#### REQUIRED TASK:
Pull out every line from the records below that contains the word "over", matching its case exactly.
- - - - -
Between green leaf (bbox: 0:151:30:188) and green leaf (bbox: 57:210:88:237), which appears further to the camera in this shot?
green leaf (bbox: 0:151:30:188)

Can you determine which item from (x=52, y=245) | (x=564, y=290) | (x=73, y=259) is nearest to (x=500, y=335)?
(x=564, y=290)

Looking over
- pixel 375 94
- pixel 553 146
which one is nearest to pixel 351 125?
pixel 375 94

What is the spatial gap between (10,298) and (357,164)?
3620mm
- - - - -
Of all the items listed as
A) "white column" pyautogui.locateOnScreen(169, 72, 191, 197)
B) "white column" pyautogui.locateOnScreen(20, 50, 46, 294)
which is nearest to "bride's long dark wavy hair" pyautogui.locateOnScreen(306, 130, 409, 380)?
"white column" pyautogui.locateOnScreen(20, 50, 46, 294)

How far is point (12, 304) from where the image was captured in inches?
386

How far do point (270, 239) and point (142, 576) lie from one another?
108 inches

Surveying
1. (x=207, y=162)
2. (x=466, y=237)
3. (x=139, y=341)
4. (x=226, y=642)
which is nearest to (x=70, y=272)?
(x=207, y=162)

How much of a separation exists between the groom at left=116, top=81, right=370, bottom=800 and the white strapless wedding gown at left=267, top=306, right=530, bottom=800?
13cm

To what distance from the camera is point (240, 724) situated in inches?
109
- - - - -
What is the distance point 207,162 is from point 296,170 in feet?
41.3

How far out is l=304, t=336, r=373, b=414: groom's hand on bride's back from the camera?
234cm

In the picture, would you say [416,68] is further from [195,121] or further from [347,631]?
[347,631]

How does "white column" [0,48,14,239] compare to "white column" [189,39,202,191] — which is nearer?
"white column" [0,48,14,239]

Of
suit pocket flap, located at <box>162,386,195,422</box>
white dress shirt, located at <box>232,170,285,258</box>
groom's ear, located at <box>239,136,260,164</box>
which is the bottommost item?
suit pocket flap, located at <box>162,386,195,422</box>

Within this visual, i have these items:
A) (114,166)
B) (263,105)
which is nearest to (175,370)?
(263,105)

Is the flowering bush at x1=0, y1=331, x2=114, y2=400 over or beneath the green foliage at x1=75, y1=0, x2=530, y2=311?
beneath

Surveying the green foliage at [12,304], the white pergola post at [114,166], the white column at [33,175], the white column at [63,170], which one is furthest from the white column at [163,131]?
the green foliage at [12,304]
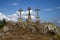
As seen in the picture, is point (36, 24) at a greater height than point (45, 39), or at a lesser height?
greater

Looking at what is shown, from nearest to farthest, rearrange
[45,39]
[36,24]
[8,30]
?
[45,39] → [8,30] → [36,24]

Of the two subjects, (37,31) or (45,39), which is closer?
- - - - -
#### FULL ANSWER:
Looking over
Is the flowering bush at x1=0, y1=331, x2=114, y2=400 over or beneath the green foliage at x1=75, y1=0, x2=530, y2=311?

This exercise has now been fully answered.